Ma non mi viene, meglio che finisca.

 

 

Faccio la notte a pezzi, poi la incarto

e la regalo a chi non la conosce,

a chi non vive le pacate angosce

confezionate da un crudele sarto,

che cuce carne e trine, che drappeggia

un broccato prezioso e una scorreggia.

 

 

La grande vulva rossa popolana

accoglie capitani e marinai

sull’orlo della sera, quando stai

di fronte al mare e all’isola lontana.

Volgi le spalle all’epopea carnale

che si consuma fra le mura tristi

di luce fioca. Mentre tu rovisti

nei sogni, la marea muggendo sale.

 

 

La strada non aspetta, si allontana

fra case e muri, in cerca d’occasioni,

é una bagascia arguta, una puttana

che gode soprattutto coi birboni.

Stende cenci di cielo, li nasconde,

cammina a testa bassa bofonchiando,

la strada é dove e come, cosa e quando,

se chiedi dove va, non ti risponde.

La strada é una ferita della terra,

che spinge armate pronte per la guerra.

 

 

Far poco o niente ed aspettar che venga

qualcuno a presentare l’ingiunzione,

dare una rimestata al minestrone,

l’aria distratta, non c’é “ma” che tenga.

Restare alla finestra e fare cenni

a chi cammina ancora a testa alta,

accatastar mattoni senza malta,

tenere come motto: “Vidi e venni”.

Contar le pecorelle e restar sveglio

per disegnare fole sul soffitto,

scrivere tutto ciò che non é scritto,

pensare solo al peggio e non al meglio.

Prendere un libro, non importa quale,

leggere le parole alla rinfusa,

riporlo nel cassetto e, a scena chiusa,

interpretar la comica finale.

 

 

Il verso spento non é più poesia,

é un bacio della zia malinconia.

 

 

 

Fra le navate d’una antica chiesa

perdere il senso dell’orientamento

e poi scovare una parola accesa

fra l’ombre cupe dell’ammonimento

che un preticello steccoluto e nero

scaraventa dal pulpito grifagno.

E infine ritrovare quel sentiero

da battere senz’ombra di compagno.

 

 

Frattaglie di racconti, versi astiosi,

morali raccattate, bozzettini,

passioni smozzicate, zuccherini,

pensieri che s’ammucchiano accidiosi.

C’é una piazza a Siviglia e una panchina

caramellata con le mattonelle,

passano altrove chierici e zitelle,

io me ne sto seduto a far manfrina.

La piazza é una ciambella, sto nel buco,

qua e là fiorisce il sole e me lo bruco.

 

 

Guardo il soffitto e cerco ispirazione,

un verso che racconti in qualche istante

una totale assenza di emozione,

la mente sgombra, l’anima esitante.

Gocciola nel silenzio della notte

un simulacro di pensiero liso,

resti di gioventù, parole rotte,

una risata stinta e ancora un viso

che non ricordo più, ma che vorrei

vagasse altrove che negli occhi miei.

 

 

Sai quando sento d'essere più solo?

Quando ripenso a ciò che non ti ho detto.

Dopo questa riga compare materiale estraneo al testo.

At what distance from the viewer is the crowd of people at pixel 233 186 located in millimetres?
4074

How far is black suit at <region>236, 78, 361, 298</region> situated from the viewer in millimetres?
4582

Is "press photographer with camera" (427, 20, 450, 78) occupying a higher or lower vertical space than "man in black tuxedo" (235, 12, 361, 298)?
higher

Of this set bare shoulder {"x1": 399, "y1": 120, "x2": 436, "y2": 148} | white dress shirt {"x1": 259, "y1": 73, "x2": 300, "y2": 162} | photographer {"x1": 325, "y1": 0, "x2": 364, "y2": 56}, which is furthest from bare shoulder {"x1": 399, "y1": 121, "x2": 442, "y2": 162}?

Ora mi rode l'ansia del mio letto

e mi tormenta l'uggia del lenzuolo.

 

 

Han fatto tutto, tutto é stato detto,

tutto stracotto, tutto masticato,

tutto spremuto, tutto distillato,

tutto stivato a secco o nel guazzetto.

Però il silenzio, quello é sempre nuovo,

dopo un singhiozzo, dopo una risata,

che se ne va da solo o in adunata,

che me lo cerco dentro e non lo trovo.

Nascono nel silenzio le parole

che fanno fresca l’acqua, caldo il sole.

 

 

Io cerco chi mi aiuta a ricordare.

Il tempo é mare, sbriciola gli scogli

della memoria, dopo, togli e togli,

rimane solo il vento a vaneggiare.

Era piccolo o grande, biondo o bruno

e gli occhi: chiari o scuri? Non ricordo.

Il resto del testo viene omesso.